Слушая, Русик смотрел мимо Плутония Сириуса — там, по кромке пляжа, расплескивая длинными загорелыми ногами воду, шла женщина в легоньком распахнутом халатике, в лифчике и трусиках — узеньким клинышком,— с высокой, крупными завитушками седоватой прической париком (Русик видел, как такие парики снимают перед купанием, прячут в сумки). Очень молодая женщина, спортивная и точно — строгая. От строгости у нее сдвинулись резко накрашенные брови, стиснулись в узенькую полоску губы. Красными ногтями она нервно терзала зажженную сигарету и сощурено, острыми полосками глаз нацеливалась на Плутония. Но заговорила вовсе не зло или нарочито не зло, как говорят с напроказившим родным ребенком:
— Платоша! Значит, убегаем, прячемся? Загораем сколько хотим, а после тяжело болеть будем, голубчик? Придется строго наказать тебя. Завтра будешь сидеть в комнате и не получишь сладкого.

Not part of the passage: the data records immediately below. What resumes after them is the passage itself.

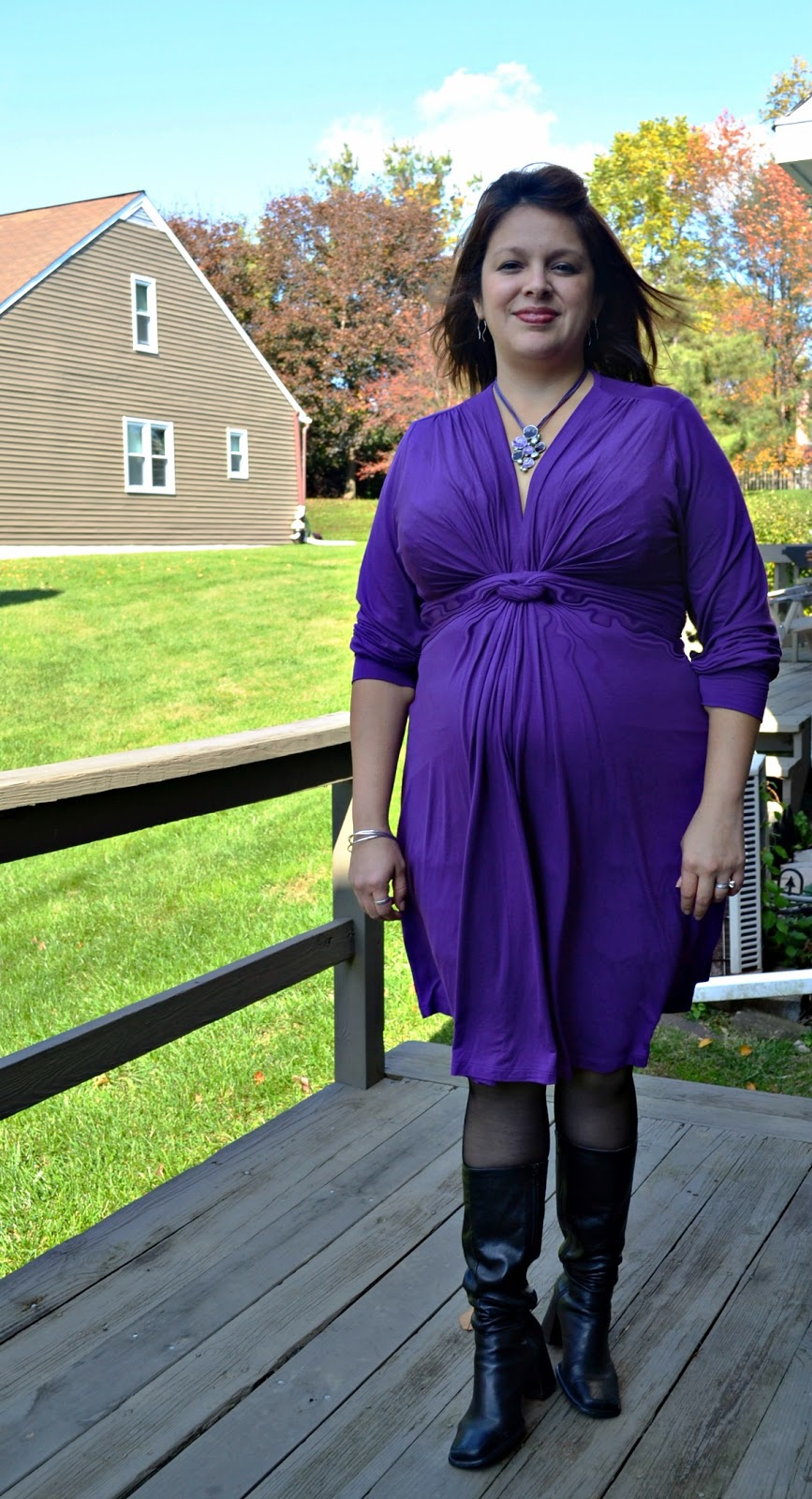 Fashion friday sraphine maternity review opera singer in the i was able to try this beautiful knot dress in purple my new favorite color i ordered it in size 12 and i had to wait a few weeks ombrellifo Images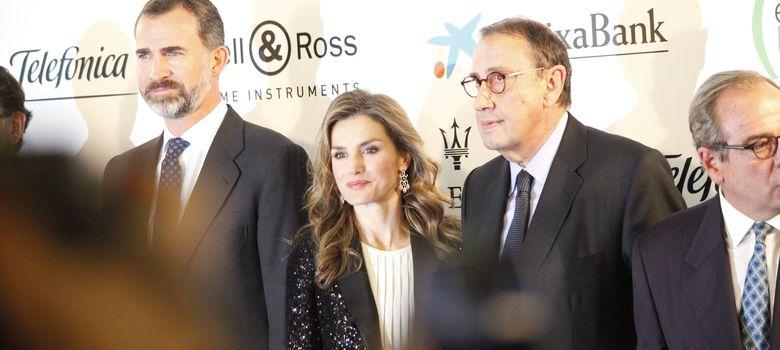 Foto: Los Príncipes de Asturias junto al presidente del diario 'La Razón', Mauricio Casals (E. Villarino)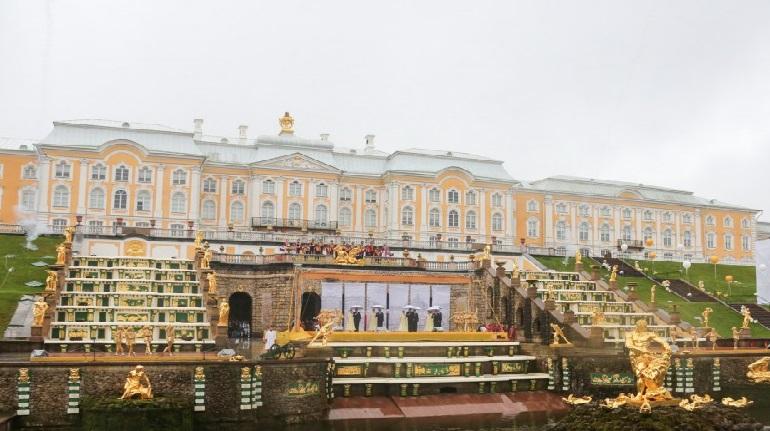 Из-за аномальной жары музеи и фонтаны Петергофа будут закрываться раньше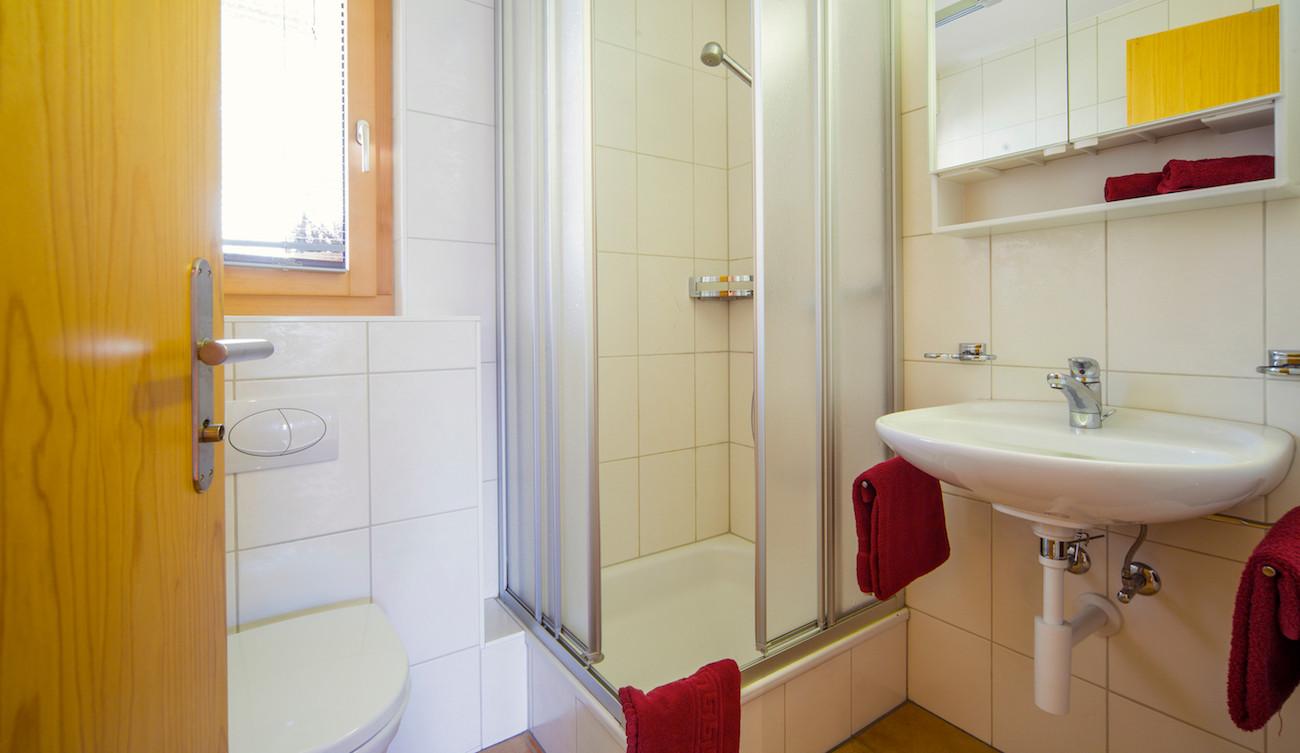 6-Badezimmer DU:WC.jpg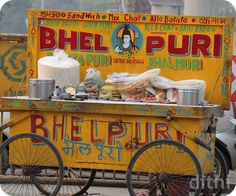 Street food cart in India-- Sometimes the simplest concepts can be the best! Calcutta, Comida India, India Street, Mother India, Indian Street Food, Food Stall, India Food, Curry, Truck Design
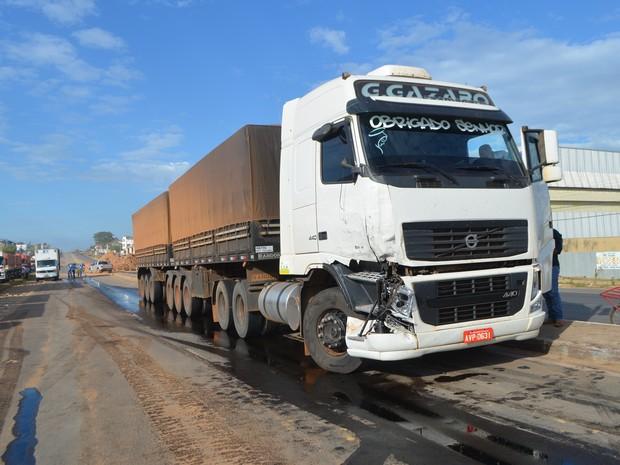 Óleo diesel vazou tanque do veículo ser atingido (Foto: Pâmela Fernandes/G1)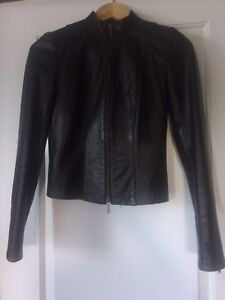 - Fitted Danier Leather Jacket-Size 3XS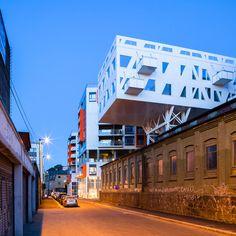 link-arkitektur-the-iron-foundry-designboom00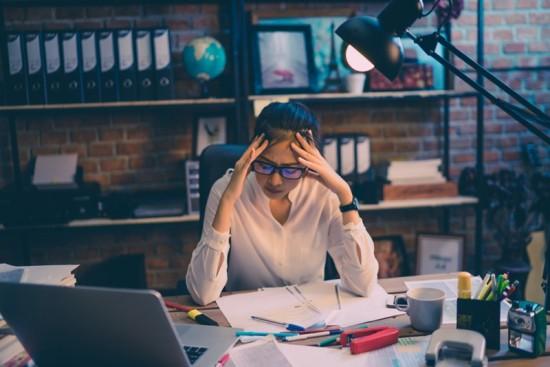 Como o estresse prejudica a sua vida financeira?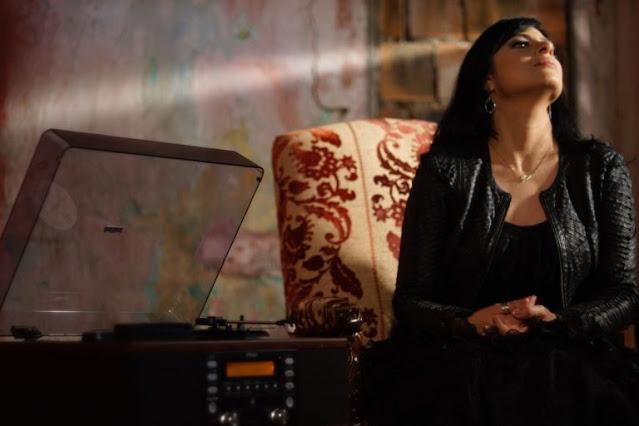 "Fernanda Brum lança lyric video de música inédita: ""Lavar Teus Pés"""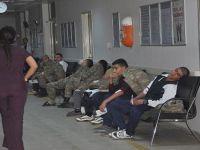 70 asker yedikleri yemekten zehirlendi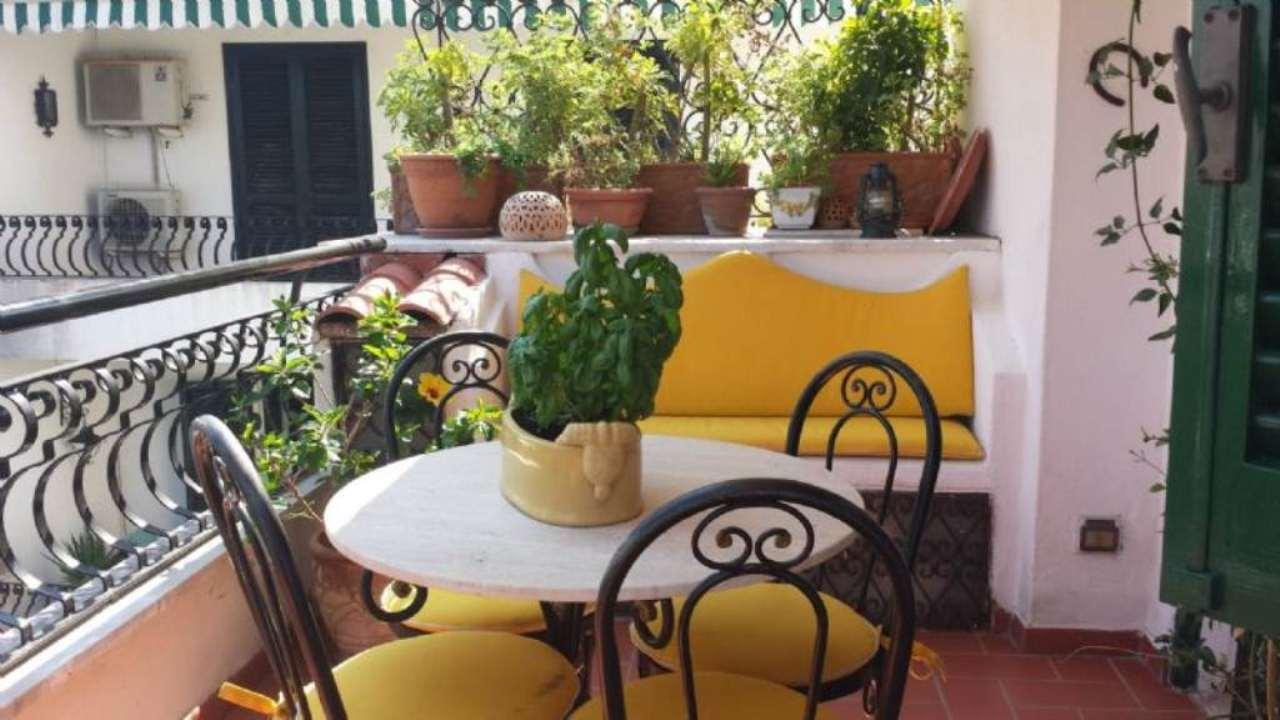 Appartamento in affitto a Ischia, 7 locali, prezzo € 700 | Cambio Casa.it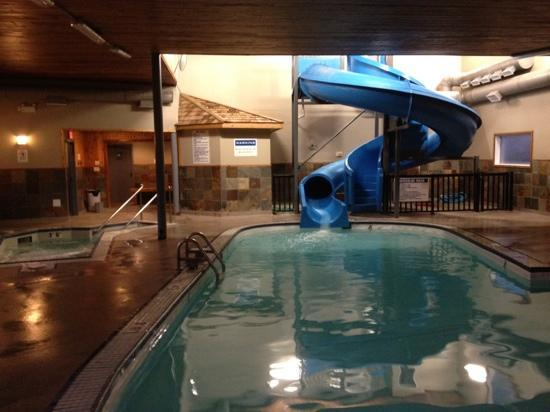 Days Inn by Wyndham Golden: Pool with Waterslide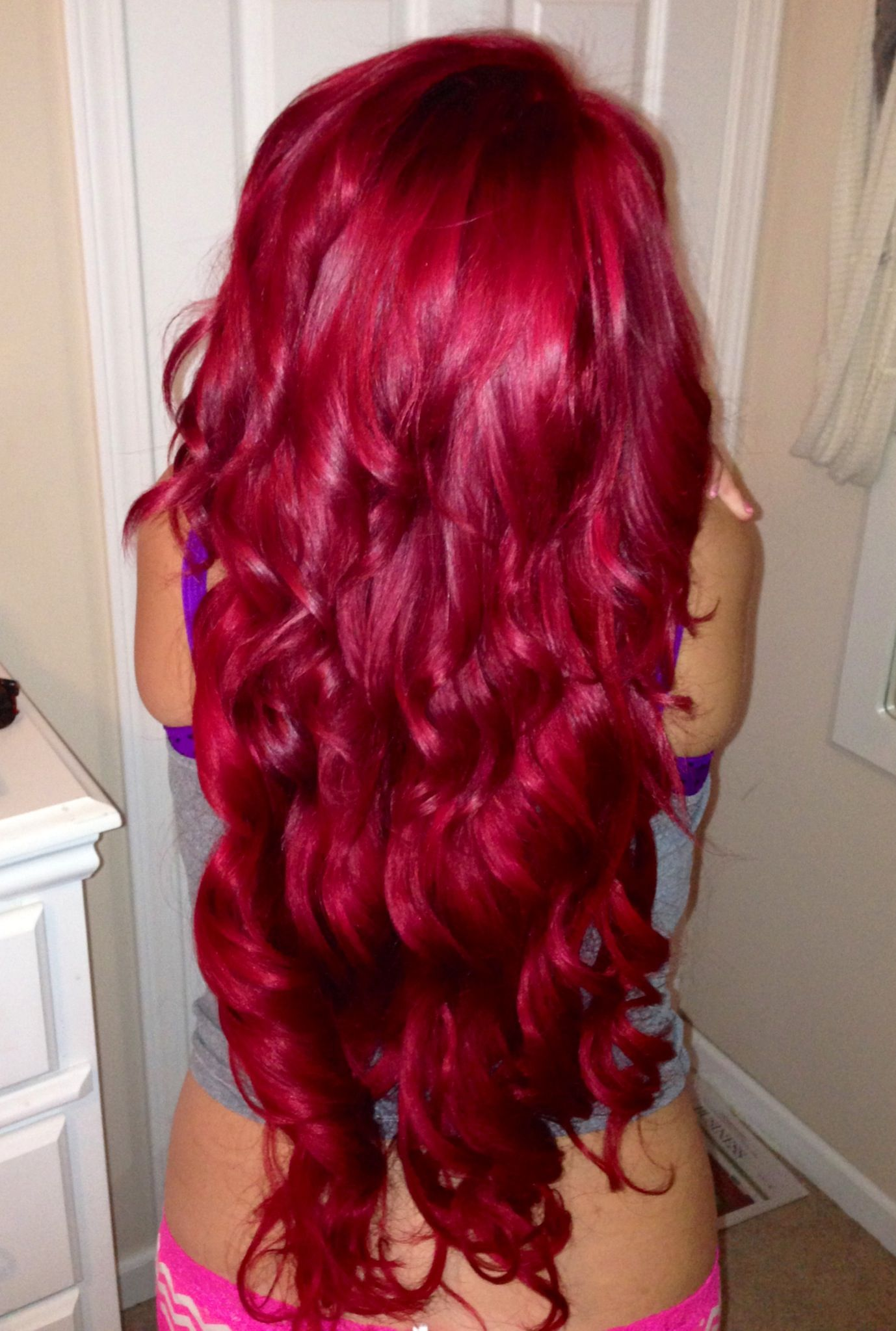 Perfect red hair with loreal hi color magenta.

— Я на минуту, на одну минуту снял рубашку. — Плутоний сердито и как-то жалобно подмигнул Русику: «Чего же ты?» — Вон мальчик видел, подтвердит. Скажи, мальчик.
— На одну, тетя, точно, на одну минутку...
— А ты молчи. Маленький, а врун уже. — Женщина прикрыла плечи Плутония рубашкой, подтолкнула его кулачком в затылок. — Вижу, спина покраснела. Поднимайся, голубчик.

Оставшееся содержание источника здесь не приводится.